Here's a realistic workflow to simulate:
- Create an issue for a new feature. Title it "Add dark mode toggle" and describe the expected behavior.
- Create a project board using the Kanban template. Add your issue to the "Todo" column.
- Assign the issue to yourself and move it to "In Progress."
- Open a pull request in the repo. In the PR description, write
Closes #1(or whatever your issue number is). - Merge the PR. Watch the issue close automatically and move to "Done" on your project board.
That's the full cycle. Issue created, tracked, linked to code, and closed — all without leaving GitHub.
The Bottom Line
Use GitHub Issues and Projects if your team already lives in GitHub and you're tired of syncing external tools. Skip it if you need advanced project management features like time tracking, resource allocation, or complex dependency graphs — GitHub doesn't do that.
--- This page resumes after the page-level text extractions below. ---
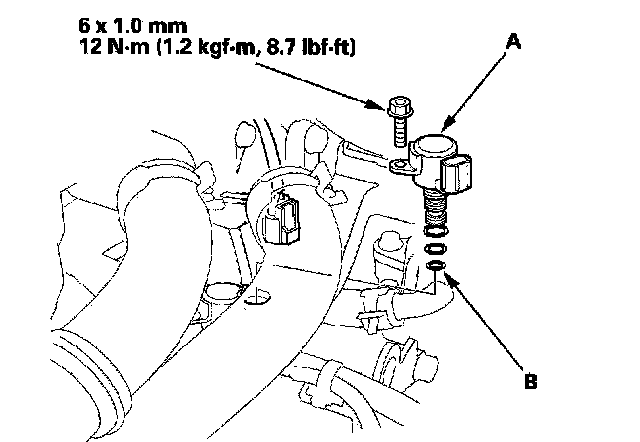 6 x 1.0 mm
12 N·m (1.2 kgf·m, 8.7 lbf·ft)

A

B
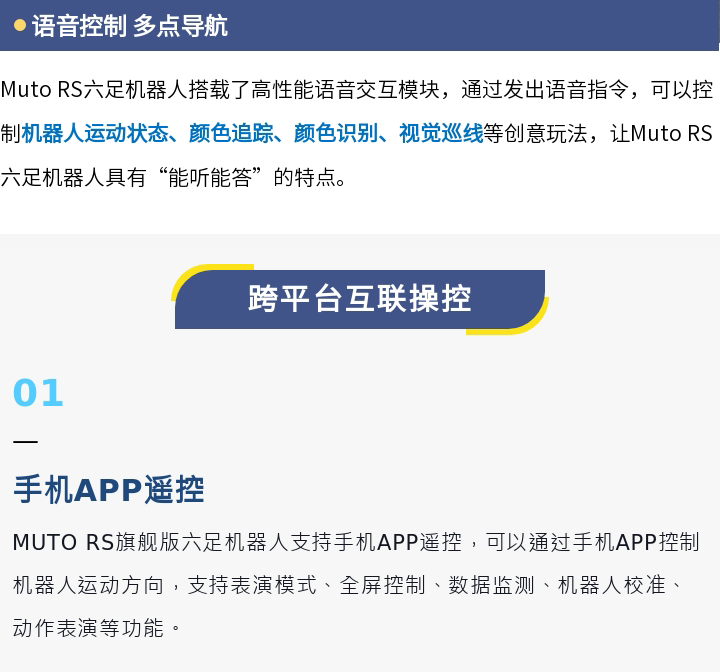 语音控制 多点导航

Muto RS六足机器人搭载了高性能语音交互模块，通过发出语音指令，可以控制机器人运动状态、颜色追踪、颜色识别、视觉巡线等创意玩法，让Muto RS六足机器人具有“能听能答”的特点。

跨平台互联操控

01

—

手机APP遥控

MUTO RS旗舰版六足机器人支持手机APP遥控，可以通过手机APP控制机器人运动方向，支持表演模式、全屏控制、数据监测、机器人校准、动作表演等功能。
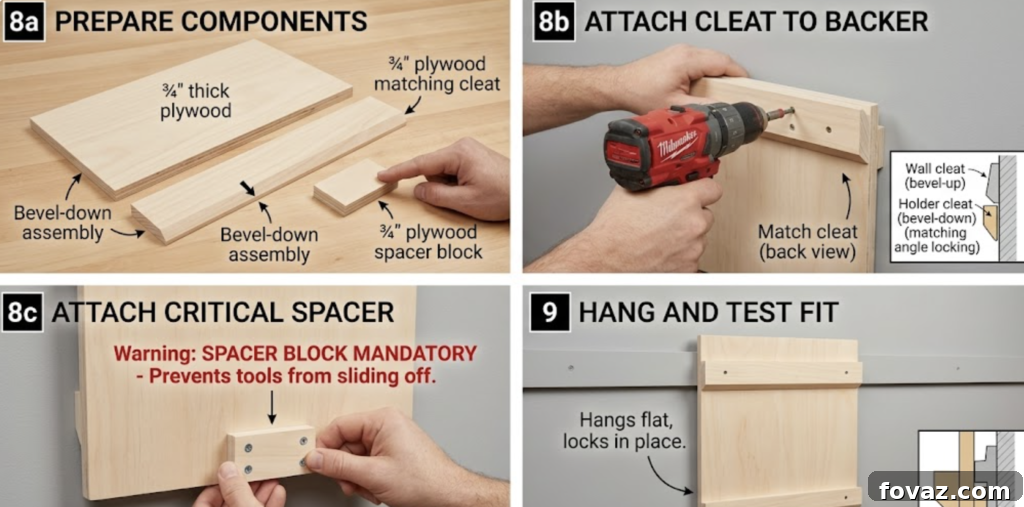 8a PREPARE COMPONENTS

¾" thick plywood

¾" plywood matching cleat

Bevel-down assembly

Bevel-down assembly

¾" plywood spacer block

8b ATTACH CLEAT TO BACKER

Milwaukee

Match cleat (back view)

Wall cleat (bevel-up)

Holder cleat (bevel-down) (matching angle locking)

8c ATTACH CRITICAL SPACER

Warning: SPACER BLOCK MANDATORY - Prevents tools from sliding off.

9 HANG AND TEST FIT

Hangs flat, locks in place.

fovaz.com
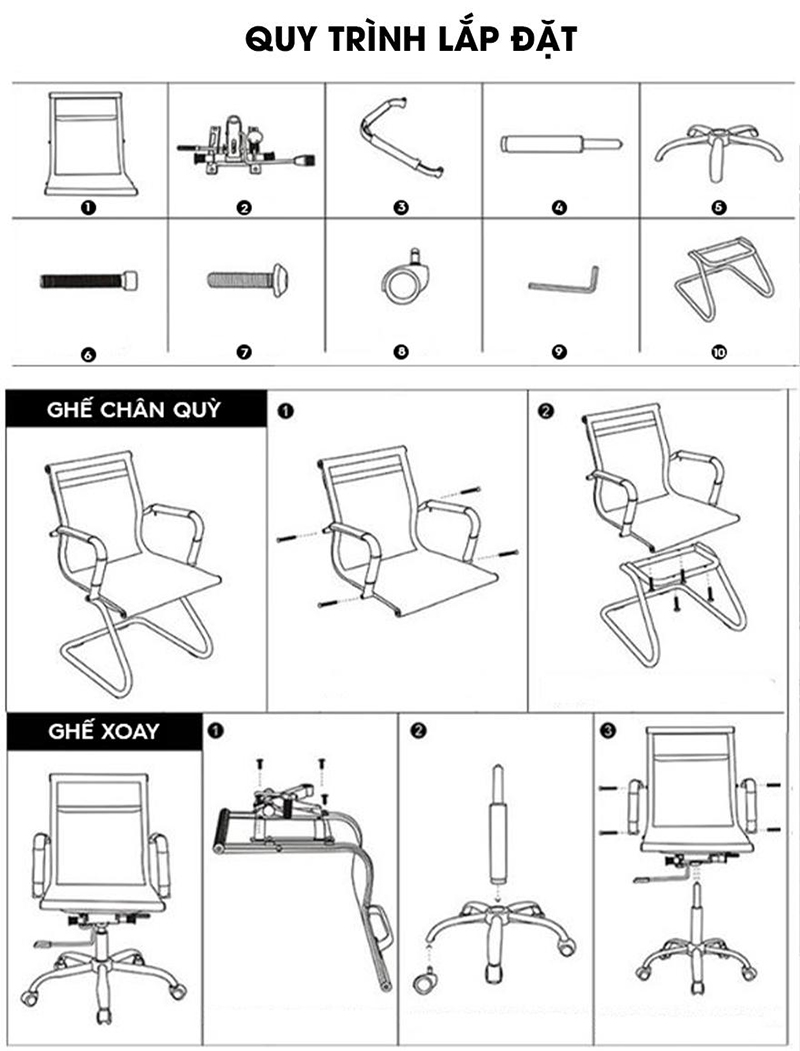 QUY TRÌNH LẮP ĐẶT

1 2 3 4 5
6 7 8 9 10

GHẾ CHÂN QUỲ
1
2

GHẾ XOAY
1
2
3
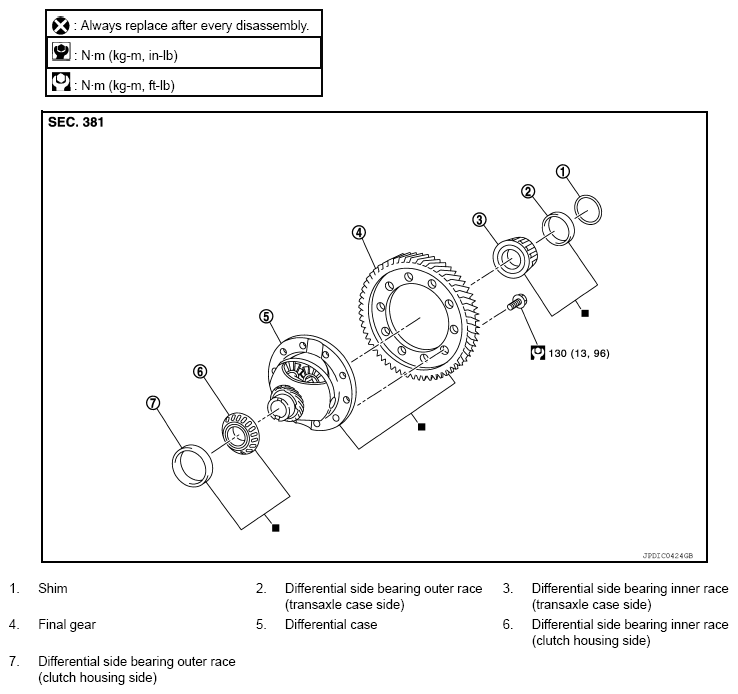 : Always replace after every disassembly.

: N·m (kg-m, in-lb)

: N·m (kg-m, ft-lb)

SEC. 381

1

2

3

4

5

6

7

130 (13, 96)

JPDIC0424GB

1. Shim

2. Differential side bearing outer race (transaxle case side)

3. Differential side bearing inner race (transaxle case side)

4. Final gear

5. Differential case

6. Differential side bearing inner race (clutch housing side)

7. Differential side bearing outer race (clutch housing side)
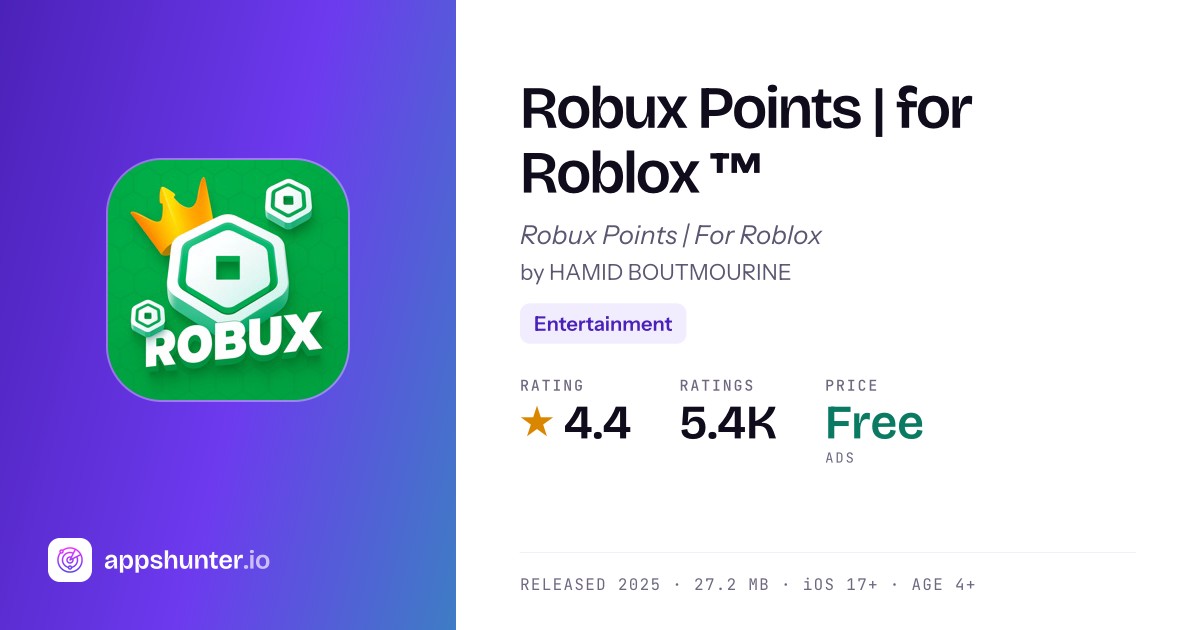 ROBUX

appshunter.io

Robux Points | for Roblox ™

Robux Points | For Roblox

by HAMID BOUTMOURINE

Entertainment

RATING
★ 4.4

RATINGS
5.4K

PRICE
Free
ADS

RELEASED 2025 · 27.2 MB · iOS 17+ · AGE 4+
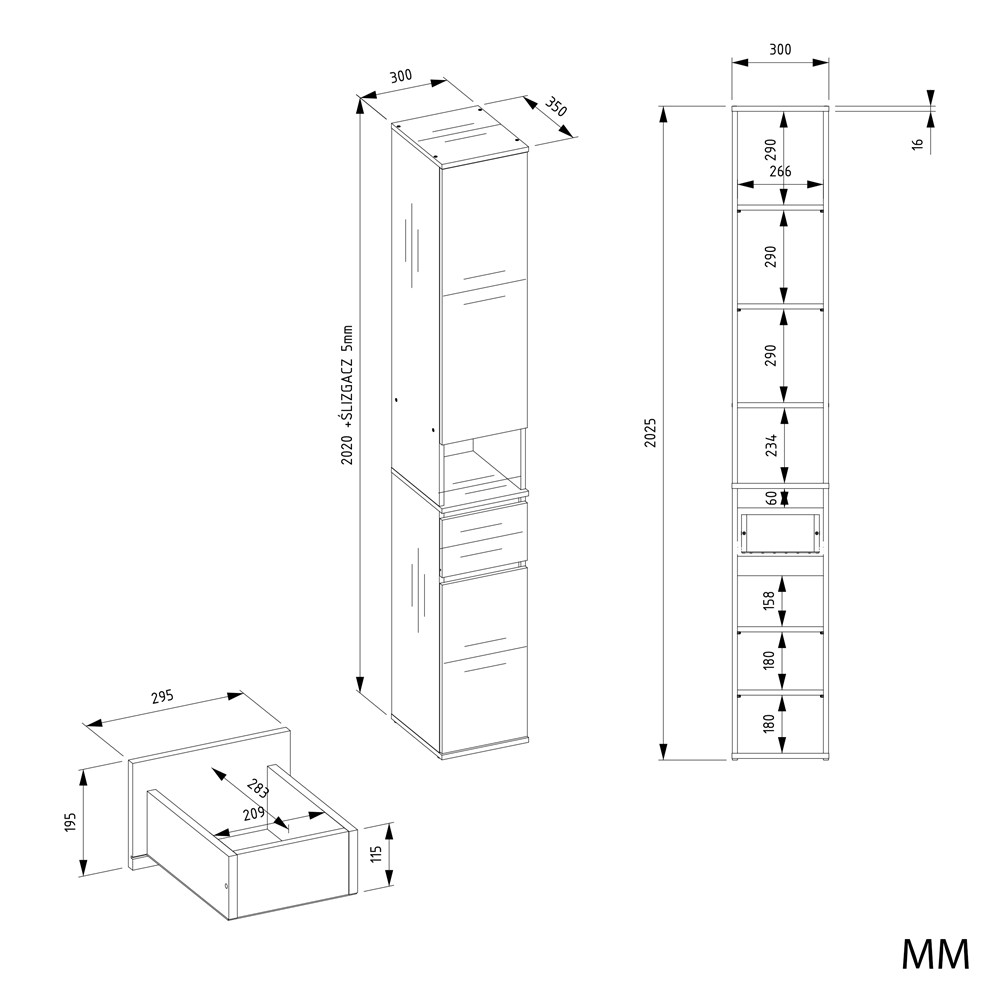 300
350
2020 +ŚLIZGACZ 5mm
300
16
290
266
290
290
234
60
158
180
180
2025
295
283
209
195
115
MM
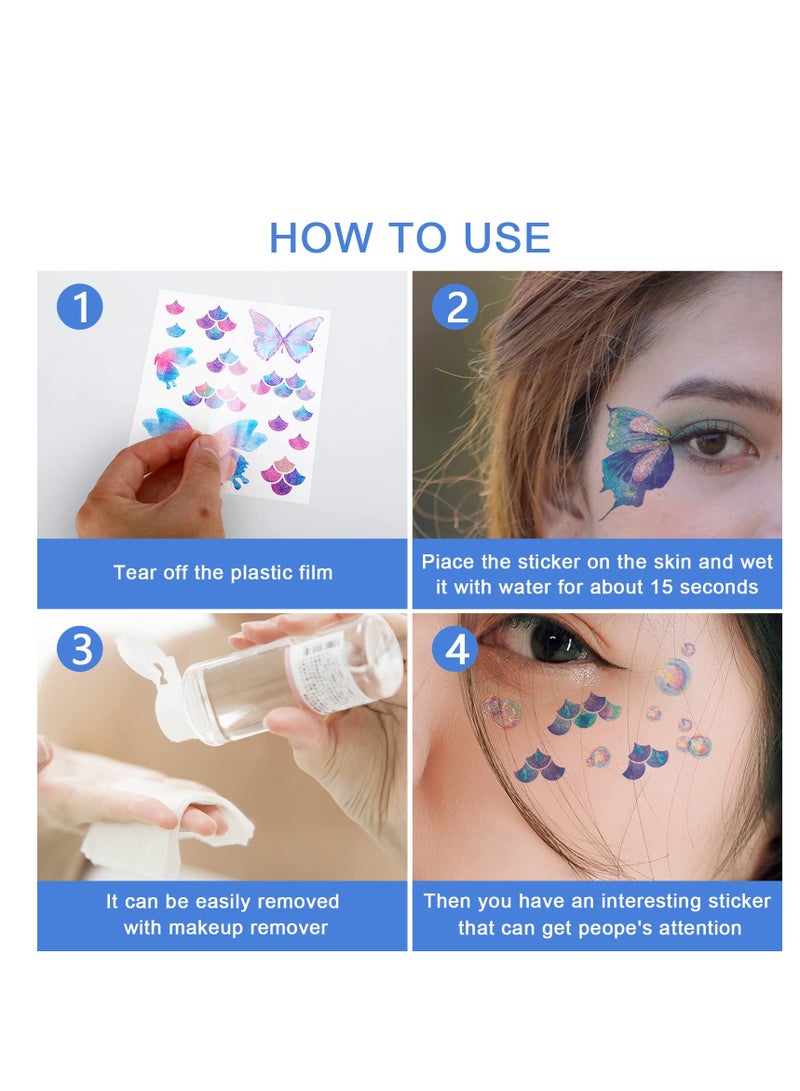 HOW TO USE

1

Tear off the plastic film

2

Piace the sticker on the skin and wet it with water for about 15 seconds

3

It can be easily removed with makeup remover

4

Then you have an interesting sticker that can get peope's attention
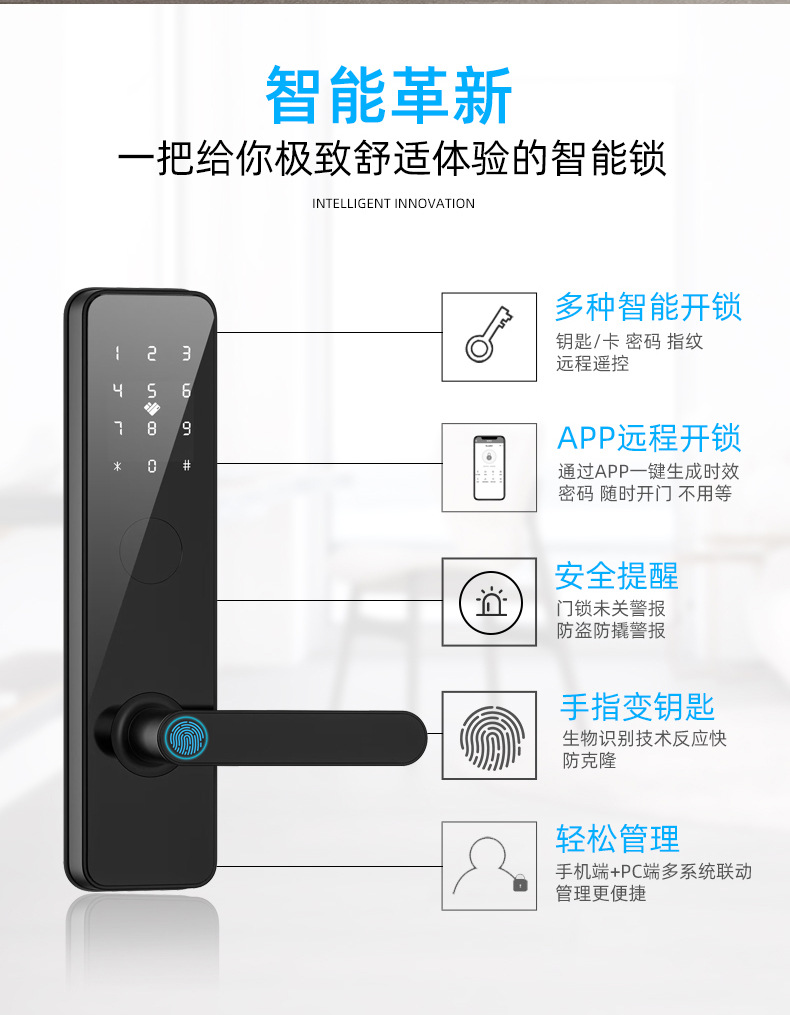 智能革新

一把给你极致舒适体验的智能锁

INTELLIGENT INNOVATION

1 2 3
4 5 6
7 8 9
* 0 #

多种智能开锁
钥匙/卡 密码 指纹
远程遥控

APP远程开锁
通过APP一键生成时效
密码 随时开门 不用等

安全提醒
门锁未关警报
防盗防撬警报

手指变钥匙
生物识别技术反应快
防克隆

轻松管理
手机端+PC端多系统联动
管理更便捷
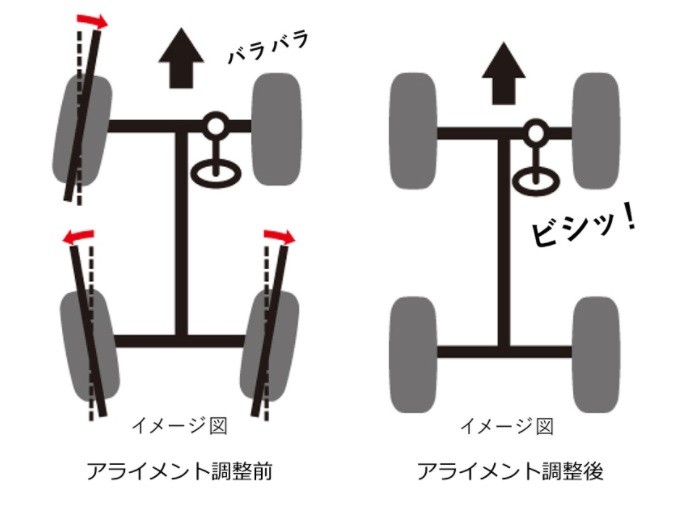 バラバラ

イメージ図

アライメント調整前

ビシッ！

イメージ図

アライメント調整後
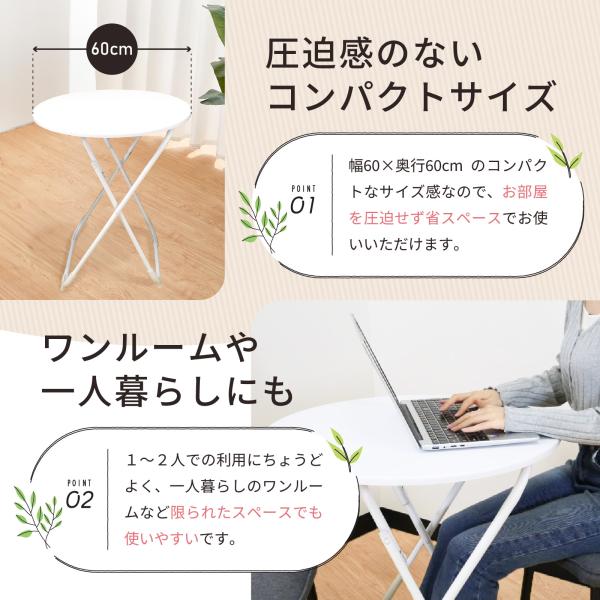 60cm

圧迫感のない
コンパクトサイズ

POINT
01

幅60×奥行60cm のコンパクトなサイズ感なので、お部屋を圧迫せず省スペースでお使いいただけます。

ワンルームや
一人暮らしにも

POINT
02

１～２人での利用にちょうどよく、一人暮らしのワンルームなど限られたスペースでも使いやすいです。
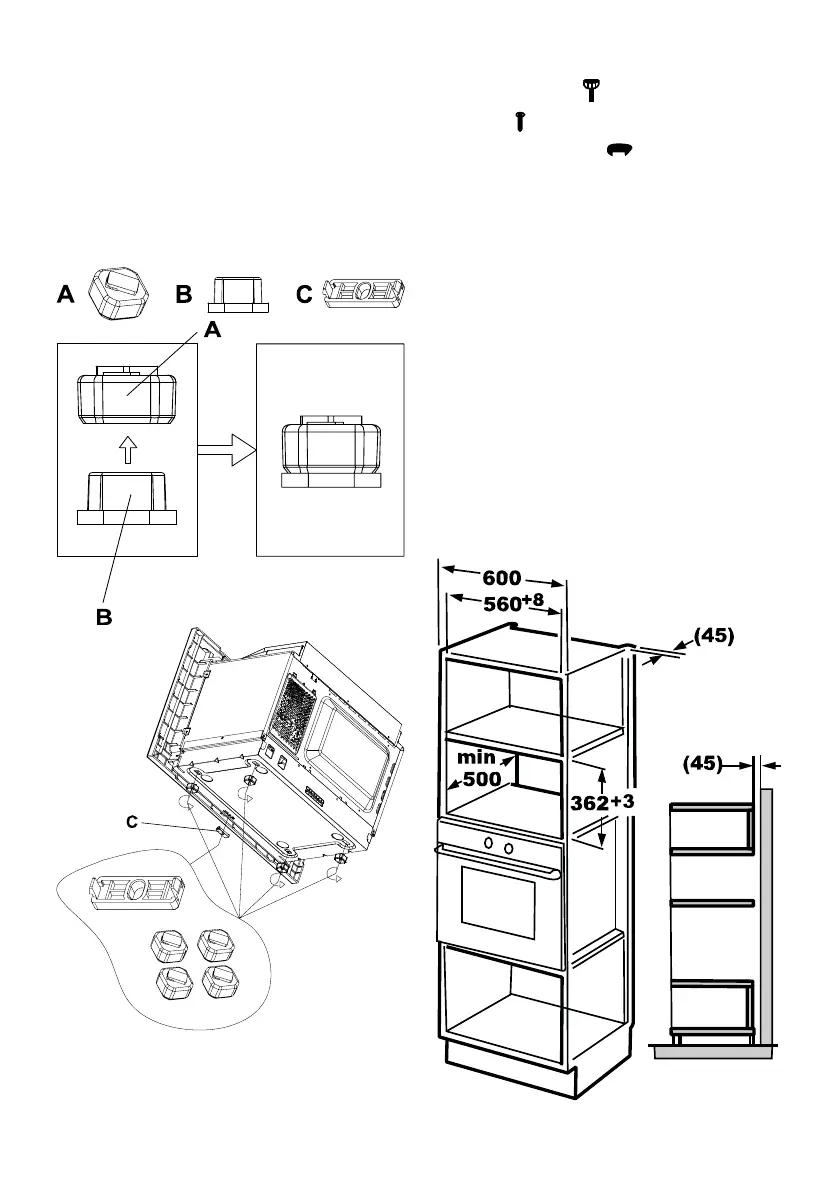 A B C
A
B
C
600
$560^{+8}$
(45)
min 500
$362^{+3}$
(45)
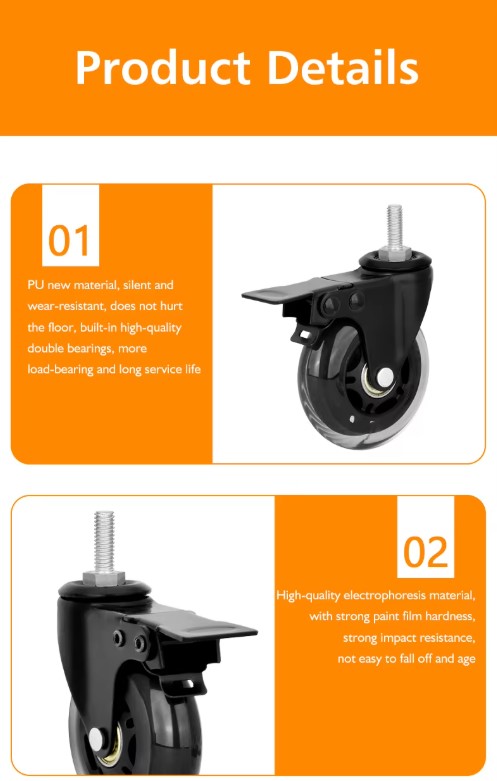 Product Details

01

PU new material, silent and wear-resistant, does not hurt the floor, built-in high-quality double bearings, more load-bearing and long service life

02

High-quality electrophoresis material, with strong paint film hardness, strong impact resistance, not easy to fall off and age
The real opportunity here is reducing friction. Every tool you remove from your stack is one less thing to maintain, one less integration to debug, one less login to manage. If GitHub's built-in project management covers 80% of your needs, that last 20% might not be worth the overhead of a separate tool.
The risk is lock-in, but it's GitHub. You're already locked in. Your code is there. Your PRs are there. Your CI/CD probably runs there. Adding issues and projects doesn't increase your dependency — it just uses more of what you're already paying for.